In 1904, Julia Morgan became the first woman licensed to practice architecture in California. A successful and prolific architect during the first half of the twentieth century, Morgan was born in San Francisco in 1872 and educated at the University of California at Berkeley and L'École des Beaux-Arts in Paris.
Her trailblazing career helped open the field of architecture to women in the United States. Today she is perhaps best known for the design and construction of publisher W.R. Hearst's legendary California coastal estate.
She built a remarkably diverse practice, designing at least 700 buildings that are prized by owners and are now being rediscovered by architectural historians including the Berkeley City Club pictured right. At least one-third of her commissions came from women's colleges and organizations that took a feminist pride in her success. Morgan was also an influential member of the Arts and Crafts movement in the Bay Area, one of the few born in California. Biographer Sara Holmes Boutelle wrote: "Her preoccupation with light, with the relationship of a structure to its site, with flexibility of plan … and with the use of color and decoration make her work relevant to contemporary designers."

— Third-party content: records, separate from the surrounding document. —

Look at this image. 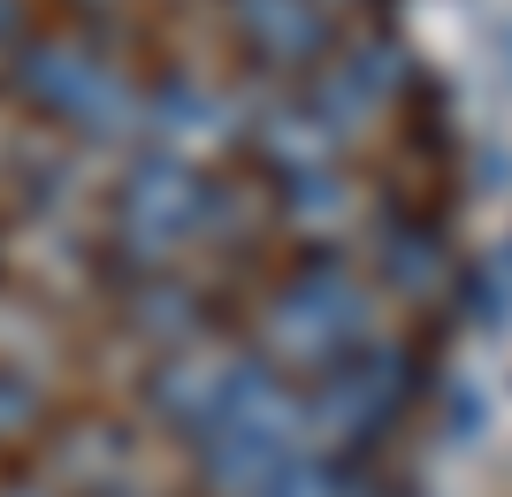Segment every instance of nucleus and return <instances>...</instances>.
Segmentation results:
<instances>
[{
  "mask_svg": "<svg viewBox=\"0 0 512 497\" xmlns=\"http://www.w3.org/2000/svg\"><path fill=\"white\" fill-rule=\"evenodd\" d=\"M16 92L39 115H54V123H69V130H92V138H115V130L130 123V108H138V92H130L85 39H62V31L16 39Z\"/></svg>",
  "mask_w": 512,
  "mask_h": 497,
  "instance_id": "nucleus-2",
  "label": "nucleus"
},
{
  "mask_svg": "<svg viewBox=\"0 0 512 497\" xmlns=\"http://www.w3.org/2000/svg\"><path fill=\"white\" fill-rule=\"evenodd\" d=\"M46 421V398L23 368H0V452L8 444H31V429Z\"/></svg>",
  "mask_w": 512,
  "mask_h": 497,
  "instance_id": "nucleus-9",
  "label": "nucleus"
},
{
  "mask_svg": "<svg viewBox=\"0 0 512 497\" xmlns=\"http://www.w3.org/2000/svg\"><path fill=\"white\" fill-rule=\"evenodd\" d=\"M406 375H413L406 352L360 345L352 360H337V368L321 375L306 421H314L321 436H337V444H375V436L398 421V406H406Z\"/></svg>",
  "mask_w": 512,
  "mask_h": 497,
  "instance_id": "nucleus-4",
  "label": "nucleus"
},
{
  "mask_svg": "<svg viewBox=\"0 0 512 497\" xmlns=\"http://www.w3.org/2000/svg\"><path fill=\"white\" fill-rule=\"evenodd\" d=\"M237 16L253 31L260 54H276V62H306L329 46V16H321L314 0H237Z\"/></svg>",
  "mask_w": 512,
  "mask_h": 497,
  "instance_id": "nucleus-7",
  "label": "nucleus"
},
{
  "mask_svg": "<svg viewBox=\"0 0 512 497\" xmlns=\"http://www.w3.org/2000/svg\"><path fill=\"white\" fill-rule=\"evenodd\" d=\"M214 215V192L207 176L192 161H176V153H146L138 169L123 176V199H115V222H123V238L138 253H169V245L199 238Z\"/></svg>",
  "mask_w": 512,
  "mask_h": 497,
  "instance_id": "nucleus-5",
  "label": "nucleus"
},
{
  "mask_svg": "<svg viewBox=\"0 0 512 497\" xmlns=\"http://www.w3.org/2000/svg\"><path fill=\"white\" fill-rule=\"evenodd\" d=\"M23 39V0H0V46Z\"/></svg>",
  "mask_w": 512,
  "mask_h": 497,
  "instance_id": "nucleus-13",
  "label": "nucleus"
},
{
  "mask_svg": "<svg viewBox=\"0 0 512 497\" xmlns=\"http://www.w3.org/2000/svg\"><path fill=\"white\" fill-rule=\"evenodd\" d=\"M138 329H146V337H161V345H184V337L199 329V314H192V291H176V283L146 291V299H138Z\"/></svg>",
  "mask_w": 512,
  "mask_h": 497,
  "instance_id": "nucleus-10",
  "label": "nucleus"
},
{
  "mask_svg": "<svg viewBox=\"0 0 512 497\" xmlns=\"http://www.w3.org/2000/svg\"><path fill=\"white\" fill-rule=\"evenodd\" d=\"M268 337H276V352L299 360V368H337V360H352V352L367 345V291L344 276V260L321 253L276 291Z\"/></svg>",
  "mask_w": 512,
  "mask_h": 497,
  "instance_id": "nucleus-3",
  "label": "nucleus"
},
{
  "mask_svg": "<svg viewBox=\"0 0 512 497\" xmlns=\"http://www.w3.org/2000/svg\"><path fill=\"white\" fill-rule=\"evenodd\" d=\"M0 497H62L54 482H0Z\"/></svg>",
  "mask_w": 512,
  "mask_h": 497,
  "instance_id": "nucleus-14",
  "label": "nucleus"
},
{
  "mask_svg": "<svg viewBox=\"0 0 512 497\" xmlns=\"http://www.w3.org/2000/svg\"><path fill=\"white\" fill-rule=\"evenodd\" d=\"M306 436H314V421H306L299 398L260 368V360H230L222 406L207 413V429L192 436V452H199V475L222 497H260L291 459H306Z\"/></svg>",
  "mask_w": 512,
  "mask_h": 497,
  "instance_id": "nucleus-1",
  "label": "nucleus"
},
{
  "mask_svg": "<svg viewBox=\"0 0 512 497\" xmlns=\"http://www.w3.org/2000/svg\"><path fill=\"white\" fill-rule=\"evenodd\" d=\"M260 497H344V475H337V467H321V459L306 452V459H291V467H283Z\"/></svg>",
  "mask_w": 512,
  "mask_h": 497,
  "instance_id": "nucleus-11",
  "label": "nucleus"
},
{
  "mask_svg": "<svg viewBox=\"0 0 512 497\" xmlns=\"http://www.w3.org/2000/svg\"><path fill=\"white\" fill-rule=\"evenodd\" d=\"M222 383H230V360H169V368L153 375V413L169 421L176 436H199L207 429V413L222 406Z\"/></svg>",
  "mask_w": 512,
  "mask_h": 497,
  "instance_id": "nucleus-6",
  "label": "nucleus"
},
{
  "mask_svg": "<svg viewBox=\"0 0 512 497\" xmlns=\"http://www.w3.org/2000/svg\"><path fill=\"white\" fill-rule=\"evenodd\" d=\"M482 421H490V398H482L474 383H451V429H459V444H474Z\"/></svg>",
  "mask_w": 512,
  "mask_h": 497,
  "instance_id": "nucleus-12",
  "label": "nucleus"
},
{
  "mask_svg": "<svg viewBox=\"0 0 512 497\" xmlns=\"http://www.w3.org/2000/svg\"><path fill=\"white\" fill-rule=\"evenodd\" d=\"M383 268L406 299H428V291L451 276L444 230H428V222H413V215H383Z\"/></svg>",
  "mask_w": 512,
  "mask_h": 497,
  "instance_id": "nucleus-8",
  "label": "nucleus"
}]
</instances>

Morgan ran her office in the atelier style she had learned at the Beaux-Arts, creating a learning environment for all who worked there. Boutelle wrote: "Her generosity of spirit, as evidenced by the profit-sharing in the office and her support of her staff … make her come alive as a person dedicated to her associates and to the practice of architecture."
In 1951, she retired, closing her office in the Merchant's Exchange Building in San Francisco and preserving documentary evidence of her long and distinguished career. Julia Morgan died in San Francisco at the age of 85.